## DIRECTIONS FOR THIS TASK:
Update the entries below so that every occurrence of "bare shrub" reads "leafless shrub", leaving all other text unchanged.

-.-.-

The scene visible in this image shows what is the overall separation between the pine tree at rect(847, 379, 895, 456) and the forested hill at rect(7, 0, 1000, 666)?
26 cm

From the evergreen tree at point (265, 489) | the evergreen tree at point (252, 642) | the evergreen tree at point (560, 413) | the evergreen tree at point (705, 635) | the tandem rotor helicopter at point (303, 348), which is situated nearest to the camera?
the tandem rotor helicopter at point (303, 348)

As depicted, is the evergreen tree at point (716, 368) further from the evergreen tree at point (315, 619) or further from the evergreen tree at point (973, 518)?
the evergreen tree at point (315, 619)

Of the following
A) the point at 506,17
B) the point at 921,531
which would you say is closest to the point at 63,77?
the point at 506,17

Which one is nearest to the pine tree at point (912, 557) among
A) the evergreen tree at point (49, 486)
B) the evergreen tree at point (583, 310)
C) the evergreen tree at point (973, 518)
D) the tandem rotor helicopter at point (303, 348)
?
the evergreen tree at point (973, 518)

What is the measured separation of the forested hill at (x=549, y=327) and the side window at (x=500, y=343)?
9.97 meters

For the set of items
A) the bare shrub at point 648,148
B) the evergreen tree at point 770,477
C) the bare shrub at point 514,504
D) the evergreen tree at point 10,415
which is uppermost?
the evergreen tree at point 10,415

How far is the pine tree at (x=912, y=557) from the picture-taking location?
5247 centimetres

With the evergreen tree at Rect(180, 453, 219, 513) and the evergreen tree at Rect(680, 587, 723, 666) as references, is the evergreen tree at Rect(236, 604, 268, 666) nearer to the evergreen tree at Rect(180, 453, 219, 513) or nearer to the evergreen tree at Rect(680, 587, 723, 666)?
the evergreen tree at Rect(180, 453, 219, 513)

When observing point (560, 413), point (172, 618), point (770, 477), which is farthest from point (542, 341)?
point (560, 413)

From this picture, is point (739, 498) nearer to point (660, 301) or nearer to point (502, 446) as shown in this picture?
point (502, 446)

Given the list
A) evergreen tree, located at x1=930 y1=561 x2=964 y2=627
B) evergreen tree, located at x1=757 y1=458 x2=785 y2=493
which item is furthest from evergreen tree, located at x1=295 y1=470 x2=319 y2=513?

-.-.-

## WRITTEN REPLY:
The scene visible in this image shows what is the overall separation between the pine tree at rect(847, 379, 895, 456) and the forested hill at rect(7, 0, 1000, 666)?
26 cm

From the evergreen tree at point (265, 489) | the evergreen tree at point (252, 642) | the evergreen tree at point (560, 413) | the evergreen tree at point (705, 635) | the tandem rotor helicopter at point (303, 348), which is situated nearest to the camera?
the tandem rotor helicopter at point (303, 348)

As depicted, is the evergreen tree at point (716, 368) further from the evergreen tree at point (315, 619) or further from the evergreen tree at point (973, 518)?
the evergreen tree at point (315, 619)

Of the following
A) the point at 506,17
B) the point at 921,531
which would you say is closest to the point at 63,77?
the point at 506,17

Which one is nearest to the pine tree at point (912, 557) among
A) the evergreen tree at point (49, 486)
B) the evergreen tree at point (583, 310)
C) the evergreen tree at point (973, 518)
D) the tandem rotor helicopter at point (303, 348)
?
the evergreen tree at point (973, 518)

What is the measured separation of the forested hill at (x=549, y=327) and the side window at (x=500, y=343)?
9.97 meters

For the set of items
A) the leafless shrub at point 648,148
B) the evergreen tree at point 770,477
C) the leafless shrub at point 514,504
D) the evergreen tree at point 10,415
which is uppermost?
the evergreen tree at point 10,415

How far is the pine tree at (x=912, y=557) from the picture-taking location?
5247 centimetres

With the evergreen tree at Rect(180, 453, 219, 513) and the evergreen tree at Rect(680, 587, 723, 666) as references, is the evergreen tree at Rect(236, 604, 268, 666) nearer to the evergreen tree at Rect(180, 453, 219, 513) or nearer to the evergreen tree at Rect(680, 587, 723, 666)?
the evergreen tree at Rect(180, 453, 219, 513)

When observing point (560, 413), point (172, 618), point (770, 477), which is farthest from point (542, 341)?
point (560, 413)

From this picture, is point (739, 498) nearer to point (660, 301) or nearer to point (502, 446) as shown in this picture?
point (502, 446)

Given the list
A) evergreen tree, located at x1=930 y1=561 x2=964 y2=627
B) evergreen tree, located at x1=757 y1=458 x2=785 y2=493
which item is furthest from evergreen tree, located at x1=295 y1=470 x2=319 y2=513?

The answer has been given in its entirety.